Social care has also tended not to feature in Social Investment State (SIS) strategies that have dominated welfare state reform discourses in the UK and elsewhere since the 1990s. SIS conceptual frameworks prioritise employment and human capital investment, and privilege childcare and support for parental employment, over care of the elderly and adults with disabilities.
What then are the prospects for successful reform of social care in this latest round of policy debate? Substantively, the UK is unlikely to pursue the compulsory/social insurance or universal tax-funded reform options that have been developed in other welfare states – we lack the political economic foundations and politically mobilised social group interests for those kinds of reforms. More likely, ministers will tilt towards co-payment models or tax-incentivised private savings vehicles, with a floor of means-tested support. These will be partial and inegalitarian, however, since they do not pool risk across the population, and they tend to squeeze those who have income and assets just above the threshold for means-tests, while enabling those higher up the income and wealth distribution to buy better services, and forcing low-income families to rely on low-quality services – poor services for poor people. Meanwhile, ministers will put just enough funding into social care services to stave off collateral damage to the NHS, as the Chancellor did with an extra £2 billion over three years in his budget.

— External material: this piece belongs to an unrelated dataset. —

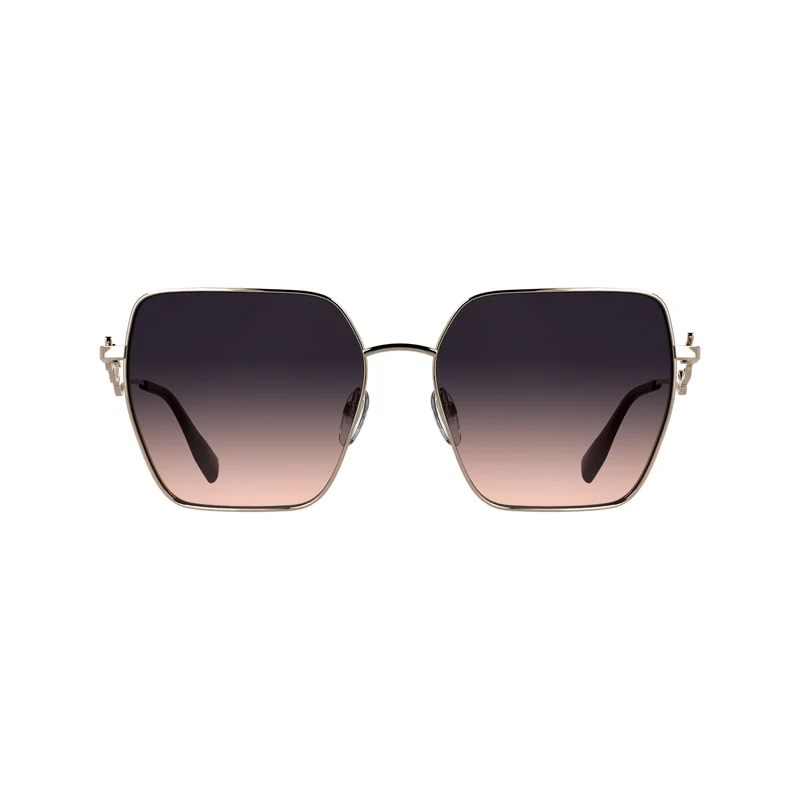 Karl Lagerfeld KL362S 771 59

Pressure for change may depend on the politics of ageing. Turnout in UK elections is heavily skewed towards older voters, who currently form a solid bloc of support for the Conservative government. This demographic political inequality is commonly thought to explain why pensions and benefits for older people have received relative protection in the era of austerity, while inheritance tax is cut and wealth levies (the so-called "death tax") are abjured. Academic research into the politics of age is unfortunately more limited than that into social class or occupational groups (although it is a growing field and interest from think-tanks has been developing). The politics of social care may come to turn on whether the collective interests of older people and their families in the provision of properly-funded, comprehensive services, integrated with the NHS, can trump both the social class differences between them and the lack of broad coalitions of support that currently inhibit progressive social care reforms. For now, Whitehall watchers will not be holding their breath.